Tanah Abang Market, a short walk north, is an education in Indonesian textile craft: batik prints from Solo and Yogyakarta, songket weaves from Sumatra, bolts of silk and cotton traded at a dizzying pace. The market opens before dawn, its peak energy spent by mid-morning when vendors pause for sweetened tea and fried bananas. Pasar Lontar Kebon Melati and Pasar Pintu Air offer smaller-scale produce and spice stalls, while Pasar Kembang Cikini, just over two kilometres east, doubles as a flower market where frangipani and jasmine are bundled for temple offerings. Book a driver for an afternoon loop through these markets if you want to see Jakarta's working heart without the logistical friction.

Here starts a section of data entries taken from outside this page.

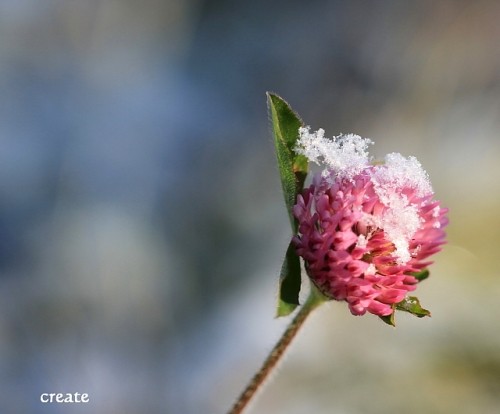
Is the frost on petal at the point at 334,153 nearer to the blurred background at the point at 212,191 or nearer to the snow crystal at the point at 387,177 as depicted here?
the snow crystal at the point at 387,177

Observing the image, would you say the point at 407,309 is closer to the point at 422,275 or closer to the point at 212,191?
the point at 422,275

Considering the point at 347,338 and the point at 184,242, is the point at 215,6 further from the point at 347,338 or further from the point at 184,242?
the point at 347,338

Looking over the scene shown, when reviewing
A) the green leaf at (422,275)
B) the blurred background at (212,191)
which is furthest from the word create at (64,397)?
the green leaf at (422,275)

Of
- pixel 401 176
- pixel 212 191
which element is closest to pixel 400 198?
pixel 401 176

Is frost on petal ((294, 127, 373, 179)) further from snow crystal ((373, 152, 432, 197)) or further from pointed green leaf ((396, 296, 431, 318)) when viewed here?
pointed green leaf ((396, 296, 431, 318))

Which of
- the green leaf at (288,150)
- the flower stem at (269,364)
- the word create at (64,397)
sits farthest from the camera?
the word create at (64,397)

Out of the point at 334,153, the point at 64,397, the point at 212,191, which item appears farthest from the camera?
the point at 212,191

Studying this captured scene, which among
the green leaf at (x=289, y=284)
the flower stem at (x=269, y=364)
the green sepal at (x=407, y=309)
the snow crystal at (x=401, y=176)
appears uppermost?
the snow crystal at (x=401, y=176)
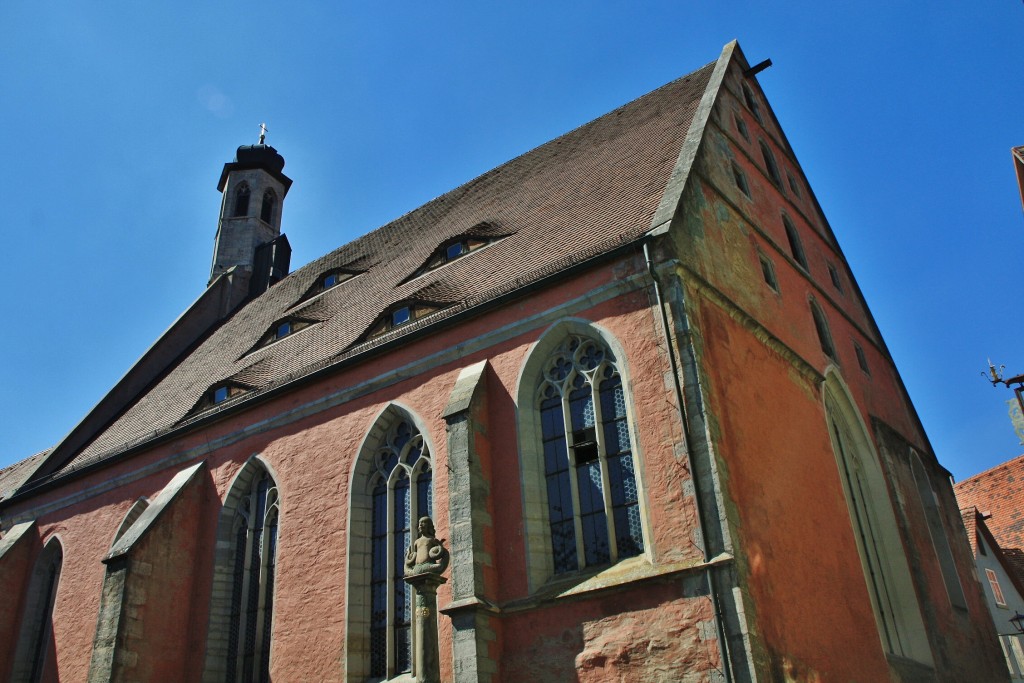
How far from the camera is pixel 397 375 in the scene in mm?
11750

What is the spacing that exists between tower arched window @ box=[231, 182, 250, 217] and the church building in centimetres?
878

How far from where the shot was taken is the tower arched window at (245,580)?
472 inches

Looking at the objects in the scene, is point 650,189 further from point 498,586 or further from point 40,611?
point 40,611

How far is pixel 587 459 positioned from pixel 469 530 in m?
1.52

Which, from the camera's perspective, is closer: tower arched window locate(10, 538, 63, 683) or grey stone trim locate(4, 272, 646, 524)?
grey stone trim locate(4, 272, 646, 524)

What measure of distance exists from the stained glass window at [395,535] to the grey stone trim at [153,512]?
3398 mm

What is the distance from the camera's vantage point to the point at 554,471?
999 centimetres

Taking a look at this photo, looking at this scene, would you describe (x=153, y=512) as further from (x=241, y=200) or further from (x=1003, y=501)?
(x=1003, y=501)

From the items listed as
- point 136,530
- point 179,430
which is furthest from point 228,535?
point 179,430

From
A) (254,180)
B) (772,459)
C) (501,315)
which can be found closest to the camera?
(772,459)

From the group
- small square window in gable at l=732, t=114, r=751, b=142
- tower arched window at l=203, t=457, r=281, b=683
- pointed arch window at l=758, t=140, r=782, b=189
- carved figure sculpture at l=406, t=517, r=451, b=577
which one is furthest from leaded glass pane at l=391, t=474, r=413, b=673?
pointed arch window at l=758, t=140, r=782, b=189

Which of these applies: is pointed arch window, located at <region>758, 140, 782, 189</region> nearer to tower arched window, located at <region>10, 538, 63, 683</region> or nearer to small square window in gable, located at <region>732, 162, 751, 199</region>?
small square window in gable, located at <region>732, 162, 751, 199</region>

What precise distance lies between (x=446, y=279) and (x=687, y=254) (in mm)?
4225

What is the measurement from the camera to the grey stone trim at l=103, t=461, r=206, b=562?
486 inches
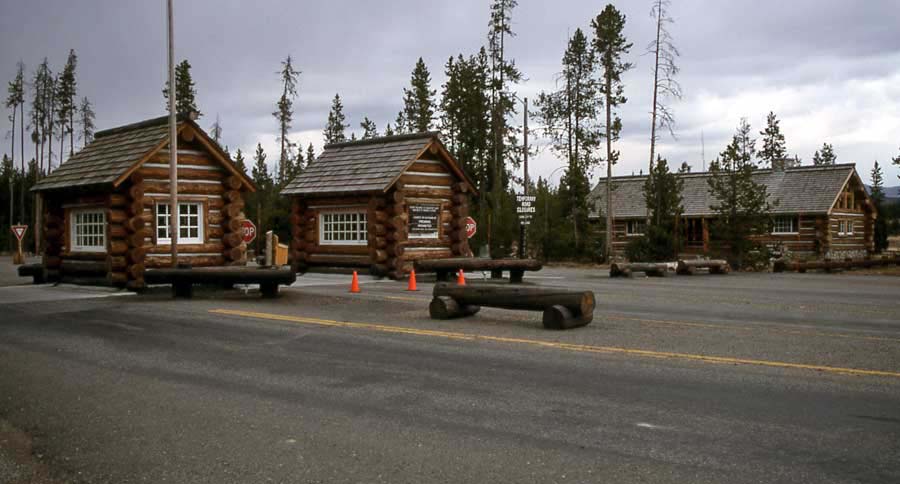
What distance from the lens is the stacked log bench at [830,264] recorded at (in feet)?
105

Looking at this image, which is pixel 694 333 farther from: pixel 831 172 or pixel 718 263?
pixel 831 172

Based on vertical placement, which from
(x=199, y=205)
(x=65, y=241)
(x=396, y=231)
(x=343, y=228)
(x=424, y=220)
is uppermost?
(x=199, y=205)

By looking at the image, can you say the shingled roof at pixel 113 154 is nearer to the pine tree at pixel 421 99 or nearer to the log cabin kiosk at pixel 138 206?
the log cabin kiosk at pixel 138 206

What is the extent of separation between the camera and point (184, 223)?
74.1ft

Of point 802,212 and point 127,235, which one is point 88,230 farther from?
point 802,212

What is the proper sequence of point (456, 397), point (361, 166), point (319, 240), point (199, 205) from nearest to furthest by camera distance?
point (456, 397), point (199, 205), point (361, 166), point (319, 240)

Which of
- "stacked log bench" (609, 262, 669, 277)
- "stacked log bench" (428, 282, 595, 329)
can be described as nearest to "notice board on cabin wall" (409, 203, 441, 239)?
"stacked log bench" (609, 262, 669, 277)

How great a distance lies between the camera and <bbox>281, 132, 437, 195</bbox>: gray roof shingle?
86.7 feet

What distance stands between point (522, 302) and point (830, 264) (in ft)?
79.6

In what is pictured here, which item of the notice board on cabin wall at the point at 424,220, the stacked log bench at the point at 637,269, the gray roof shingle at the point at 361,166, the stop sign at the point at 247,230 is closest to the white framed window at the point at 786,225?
the stacked log bench at the point at 637,269

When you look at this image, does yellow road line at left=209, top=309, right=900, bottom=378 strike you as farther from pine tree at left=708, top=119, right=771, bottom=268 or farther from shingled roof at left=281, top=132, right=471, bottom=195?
pine tree at left=708, top=119, right=771, bottom=268

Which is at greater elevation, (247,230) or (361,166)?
(361,166)

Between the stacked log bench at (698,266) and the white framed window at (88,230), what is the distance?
66.1ft

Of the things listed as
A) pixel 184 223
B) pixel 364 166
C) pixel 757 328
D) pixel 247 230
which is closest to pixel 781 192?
pixel 364 166
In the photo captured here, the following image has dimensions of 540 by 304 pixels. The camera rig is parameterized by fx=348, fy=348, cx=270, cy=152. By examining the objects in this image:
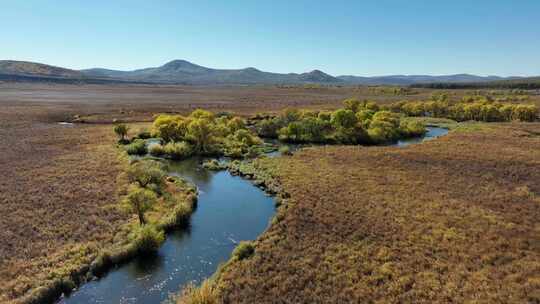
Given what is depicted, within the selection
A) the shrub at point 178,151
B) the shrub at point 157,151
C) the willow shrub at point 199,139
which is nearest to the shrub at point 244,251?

Further afield, the Muara Angke Wildlife Refuge on the northern coast (just under twelve kilometres) shelters mangrove forests and migratory wading birds, a rare pocket of stillness in the metropolitan sprawl. Marina Ancol, roughly eight kilometres north, anchors Jakarta's bayside leisure district, where sailboats dot the water and evening crowds gather for seafood grilled tableside. For a daytrip inland, the Jakarta Golf Club offers a manicured six-kilometre escape west of the district, its colonial-era clubhouse shaded by rain trees.
Jakarta sits eight metres above sea level in the equatorial belt, which means heat is a constant and the question is simply how damp the air feels. June through September brings the driest stretch: mornings break clear, the Java Sea shimmers under hard sun, and afternoon temperatures nudge past thirty degrees without the weight of approaching rain. The city's rhythm quickens during these months, outdoor markets and evening promenades more tolerable once the sun dips.
October through April defines the wet season, though "monsoon" overstates the pattern. Rain arrives in sudden, drenching bursts rather than day-long grey, clearing as abruptly as it began and leaving the streets slick and steaming. December and January see the heaviest downpours, but they rarely disrupt plans for more than an hour at a time.
The shoulder months of May and October offer a middle ground: warm, intermittently rainy, and less crowded. Visit between June and September for the most reliable weather, but any month delivers Jakarta's essential character, heat and all.